Opus 4: Iterative vs. Inventive
Along with Roam, Ancient Rivers, Minsky Moments, and Rachmaninoff
We Need Invention, Not Iteration
On Saturday, Marc Andreesen published a rallying cry to the world: “It’s Time To Build.” People are interpreting and reacting to his plea in a few different ways. Some encourage the call to arms and support the post while others are dismissive of this point coming from an investor. There is a bit of hypocrisy behind an investor telling the world we need to build - granted Andreesen built Netscape.
Due to the seemingly endless supply of cash, for the last handful of years, entrepreneurship has had the upper hand in the never-ending dance between labor and capital. This advantage has caused the obscene valuations and perpetual private market investments that gave birth to the Juicero, WeWork, and other companies who promised to “elevate the world’s consciousness” while, in reality, they just iterated on existing technology.
As I wrote back in March, the last two macroeconomic cycles (2001-2008 and 2009-2020) did not invent anything compared to the cycles that preceded them.
The loudest voice in the room regarding this absence of inventive growth is easily Peter Thiel. On Tyler Cowen’s first Conversations interview in 2015, they touched on this exact issue:
There’s the question of stagnation, which I think has been a story of stagnation in the world of atoms, not bits. I think we’ve had a lot of innovation in computers, information technology, Internet, mobile Internet in the world of bits. Not so much in the world of atoms, supersonic travel, space travel, new forms of energy, new forms of medicine, new medical devices, etc. It’s sort of been this two-track area of innovation […]
The relative “easy” route for the past two decades was to iterate on software. Pull-requesting on GitHub is far more comfortable than writing any code from scratch. Leveraging existing Python libraries saves time compared to producing your own. The last revolutionary technology was the smartphone at the start of the decade which became a launching platform for many subsequent iterative technology stacks. The greatest returns over the last decade were driven by the “XaaS” movements.
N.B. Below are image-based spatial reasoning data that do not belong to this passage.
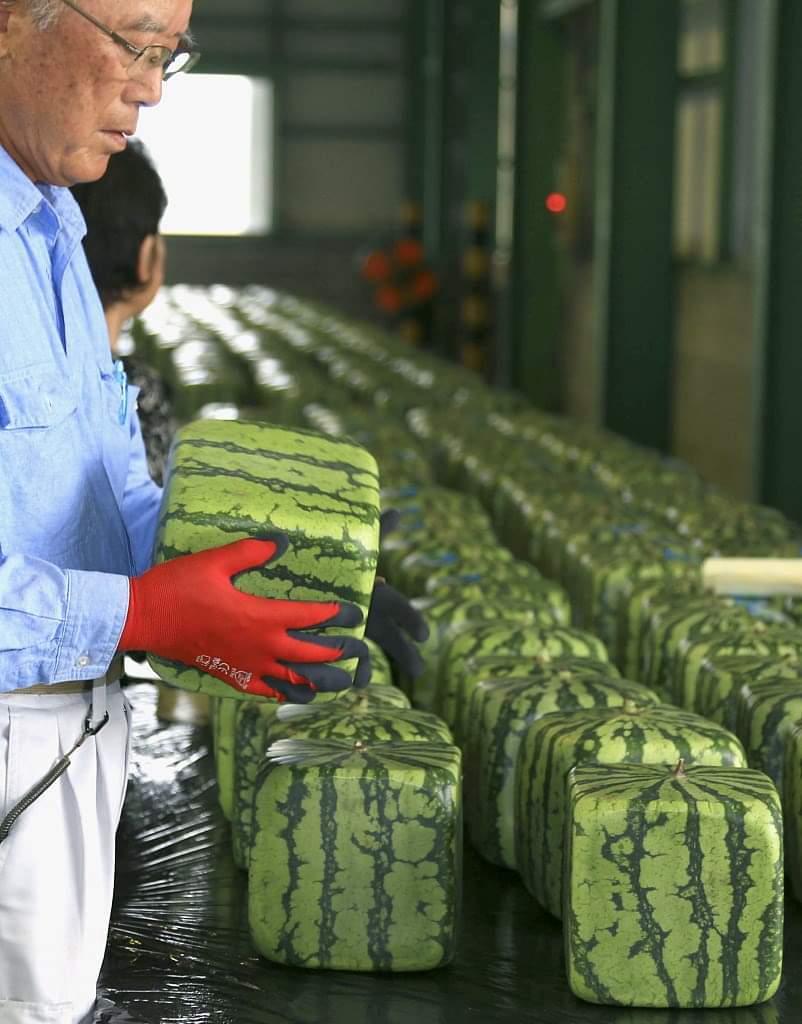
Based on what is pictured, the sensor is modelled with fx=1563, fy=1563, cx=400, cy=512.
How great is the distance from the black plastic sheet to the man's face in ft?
4.09

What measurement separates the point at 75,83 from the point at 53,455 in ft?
1.36

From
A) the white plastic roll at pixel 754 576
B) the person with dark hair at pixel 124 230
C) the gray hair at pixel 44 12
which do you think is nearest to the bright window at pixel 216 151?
the white plastic roll at pixel 754 576

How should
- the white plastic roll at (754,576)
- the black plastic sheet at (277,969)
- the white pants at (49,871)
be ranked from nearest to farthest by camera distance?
the white pants at (49,871) → the black plastic sheet at (277,969) → the white plastic roll at (754,576)

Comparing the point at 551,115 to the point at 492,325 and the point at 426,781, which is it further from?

A wider selection of deliverable food and updates to the taxi systems did not drive society forward in any way. Innovation in atoms has all but been abandoned as the hardware companies of our day are D2C beds and baggage.
One of my favorite Thiel heuristics to reference is to look at pictures of homes from the 1960/70s and compared the interiors to those of today. Apart from minor style changes and a flatter TV screen, the living room your parents called home is not too different than yours.
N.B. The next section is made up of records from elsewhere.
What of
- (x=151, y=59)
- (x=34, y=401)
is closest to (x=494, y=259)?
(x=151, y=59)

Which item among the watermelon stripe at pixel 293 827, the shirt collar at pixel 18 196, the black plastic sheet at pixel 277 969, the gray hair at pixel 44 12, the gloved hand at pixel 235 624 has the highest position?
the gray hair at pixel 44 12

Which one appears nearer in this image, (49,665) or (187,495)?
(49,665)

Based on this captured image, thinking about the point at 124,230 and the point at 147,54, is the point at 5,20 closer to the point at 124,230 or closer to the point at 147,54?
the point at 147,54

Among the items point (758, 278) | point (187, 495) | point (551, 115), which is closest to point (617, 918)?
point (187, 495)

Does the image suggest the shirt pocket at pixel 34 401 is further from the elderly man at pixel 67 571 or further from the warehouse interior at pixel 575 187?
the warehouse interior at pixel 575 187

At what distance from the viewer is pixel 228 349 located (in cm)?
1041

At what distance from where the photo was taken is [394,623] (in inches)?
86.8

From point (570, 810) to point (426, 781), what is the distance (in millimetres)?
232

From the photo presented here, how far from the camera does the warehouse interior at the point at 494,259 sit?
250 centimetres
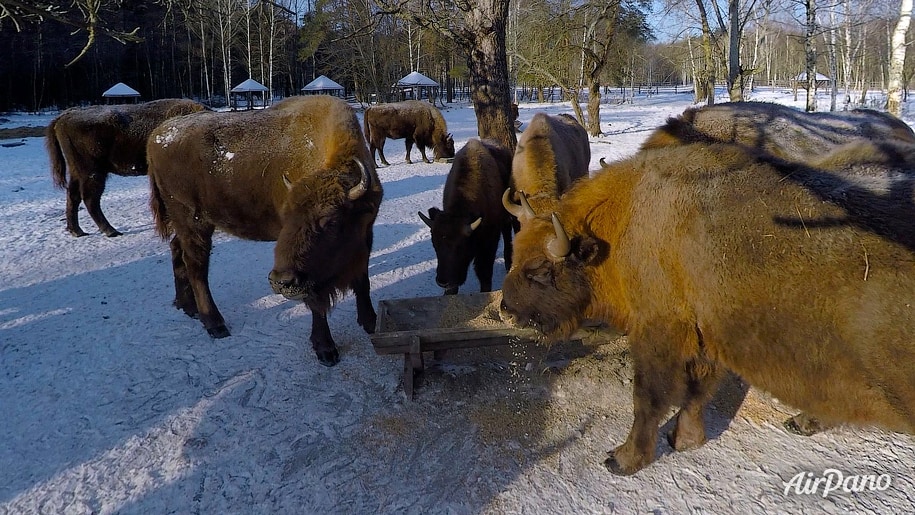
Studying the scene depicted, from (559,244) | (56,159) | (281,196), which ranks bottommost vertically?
(559,244)

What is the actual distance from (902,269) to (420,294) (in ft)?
14.8

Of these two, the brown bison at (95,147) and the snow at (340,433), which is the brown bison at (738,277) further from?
the brown bison at (95,147)

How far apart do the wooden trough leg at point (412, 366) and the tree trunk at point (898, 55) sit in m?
15.0

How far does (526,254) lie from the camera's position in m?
3.39

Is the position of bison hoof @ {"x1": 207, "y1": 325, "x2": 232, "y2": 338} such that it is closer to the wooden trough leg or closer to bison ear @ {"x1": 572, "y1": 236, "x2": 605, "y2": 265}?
the wooden trough leg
In response to Thiel’s pessimistic words on both Cowen’s podcast and his subsequent appearance at the RNC, John Mannes refuted the claim that the world has slowed down and lost its inventiveness. He goes onto write,
The America of today is building pocket sized satellites, creating spider silk, and designing autonomous vehicles. Since 1968, every state but five has increased its patent output per capita. […]
“Of course, not every patent gets spun up into an invention, and the patent system itself is in need of reform. But university research spending is up, our universities are more diverse, VC investment is up, and public-private partnerships are all the rage.”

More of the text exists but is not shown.